__Texte à lire__
----

Au lieu de perturber les cours par de continuels arrêts de travail, les enseignants devraient s’investir sérieusement dans la restauration et la réforme de l’enseignement.

Par Mohamed Ridha Bouguerra *

Et maintenant que Pisa, ou Programme international pour le suivi des acquis des élèves, vient de rendre publics les résultats de son enquête pour 2015 sur l’efficacité, toute relative, de notre enseignement, que faire? Continuer à nous enfoncer dans nos ornières et à pratiquer la politique de l’autruche comme si de rien n’était? Poursuivre la politique d’affrontement des syndicats en vue de la prise du pouvoir décisionnel au ministère de l’Éducation nationale en organisant des grèves à répétition? Ou bien comprendre que le salut de la Tunisie de demain est tributaire da l’engagement de tous dans une refonte totale de notre système éducatif?

Difficile de faire des scores plus lamentables

En effet, nous n’avons absolument aucune raison de pavoiser au vu du dernier classement par l’Organisation de coopération et de développement économiques (OCDE) de 72 systèmes scolaires dans le monde et où la Tunisie se trouve à la 65e place, après tous les pays arabes participants, sauf l’Algérie encore plus mauvaise élève que nous!
Pire encore, nous perdons une place par rapport à l’évaluation effectuée en 2012. Ajoutons que notre score est aussi lamentable en compréhension de textes qu’en sciences ou en mathématiques, c’est-à-dire dans les trois disciplines auxquelles l’enquête de Pisa a soumis près de 4000 élèves tunisiens âgés de quinze ans provenant de divers milieux sociaux et régions. Dans toutes ces matières, nous restons largement au-dessous de la moyenne des pays de l’OCDE et nous régressons même en compréhension de l’écrit, en comparaison avec l’année 2006.

Ces résultats déplorables et sans appel interpellent nos décideurs en matière d’éducation et posent plusieurs questions dont celles de savoir qui doit assumer la responsabilité de cette situation et, surtout, que faire maintenant?

Bien sûr, certains ne manqueront pas de chercher des explications à cette dégringolade de notre système éducatif en pointant la vétusté de nos établissements scolaires souvent dépourvus de l’essentiel comme de bibliothèques, de matériel informatique et de tout ce qui pourrait faire de l’école un espace, à la fois, de vie, de savoir et de loisirs.

----

__Exercice court 1__
Recopiez fidèlement le passage de l'article sur les résultats de la Tunisie à l'enquête Pisa, de « Par Mohamed Ridha » à « notre système éducatif? », bornes incluses.

----

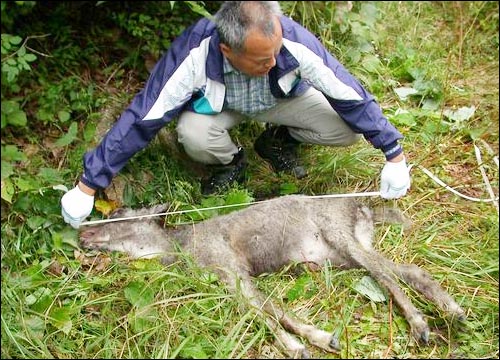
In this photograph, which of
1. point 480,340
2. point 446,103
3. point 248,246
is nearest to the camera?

----

__Exercice court 2__
Reproduisez à l'identique toutes les lignes des enregistrements ci-dessus, en omettant les images.

__Corrigé 1__
Par Mohamed Ridha Bouguerra *

Et maintenant que Pisa, ou Programme international pour le suivi des acquis des élèves, vient de rendre publics les résultats de son enquête pour 2015 sur l’efficacité, toute relative, de notre enseignement, que faire? Continuer à nous enfoncer dans nos ornières et à pratiquer la politique de l’autruche comme si de rien n’était? Poursuivre la politique d’affrontement des syndicats en vue de la prise du pouvoir décisionnel au ministère de l’Éducation nationale en organisant des grèves à répétition? Ou bien comprendre que le salut de la Tunisie de demain est tributaire da l’engagement de tous dans une refonte totale de notre système éducatif?

__Corrigé 2__
In this photograph, which of
1. point 480,340
2. point 446,103
3. point 248,246
is nearest to the camera?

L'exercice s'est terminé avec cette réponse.